Increased disease duration and preconception IBD-related therapy may be associated with increased pregnancy-related knowledge. A dedicated pregnancy clinic can improve reproductive knowledge in women with IBD.

Many colonoscopies following a positive fecal immunochemical test (FIT) will not identify a probable cause for fecal blood, and missed neoplasia is a concern. The study determined whether the absence of neoplasia at a FIT positive diagnostic colonoscopy was due to a missed lesion and whether the initial FIT hemoglobin (f-Hb) concentration could predict missed lesions.

This was a retrospective audit of patients who had undergone diagnostic colonoscopy after FIT screening (2 sample ≥ 20µg Hb/g feces). Probable bleeding lesions including cancer, advanced adenoma, colitis, and angiodysplasia were considered a «positive colonoscopy outcome.» For those with a negative outcome, findings at the subsequent colonoscopy were assessed.

There were 1087 good quality colonoscopies within 12months of a positive FIT. In total, 171 (15.7%) patients had a positive outcome at the diagnostic colonoscopy. Subsequent colonoscopies of negative outcome cases (n = 418, median of 3.1y later) were reviewed; of these, there were 57 (13.6%) cases with a positive outcome. This included CRC in 0.5% (n = 2) and advanced adenoma in 11.7% (n = 49). High f-Hb and having both FIT samples ≥ 20µg/g feces were associated with a positive outcome at the original diagnostic colonoscopy (p < 0.05). However, f-Hb was not predictive for a positive outcome at the subsequent colonoscopy by either maximum f-Hb (p = 0.768), total f-Hb (p = 0.459), or both FIT samples ≥ 20µg/g (p = 0.091).

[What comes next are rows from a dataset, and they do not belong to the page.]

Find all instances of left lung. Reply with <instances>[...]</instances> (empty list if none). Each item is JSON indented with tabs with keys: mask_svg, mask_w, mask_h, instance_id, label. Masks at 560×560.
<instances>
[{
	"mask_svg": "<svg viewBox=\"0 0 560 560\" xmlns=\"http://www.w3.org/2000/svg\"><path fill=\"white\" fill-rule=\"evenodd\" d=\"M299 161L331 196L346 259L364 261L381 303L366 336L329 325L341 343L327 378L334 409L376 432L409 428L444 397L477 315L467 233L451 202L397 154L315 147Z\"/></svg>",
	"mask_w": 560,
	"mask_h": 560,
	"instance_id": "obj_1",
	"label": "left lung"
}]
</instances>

A small proportion of «false» positive FIT results had cancer or advanced adenoma found at the subsequent colonoscopy. A missed lesion could not be predicted by the initial FIT f-Hb.

A small proportion of «false» positive FIT results had cancer or advanced adenoma found at the subsequent colonoscopy. A missed lesion could not be predicted by the initial FIT f-Hb.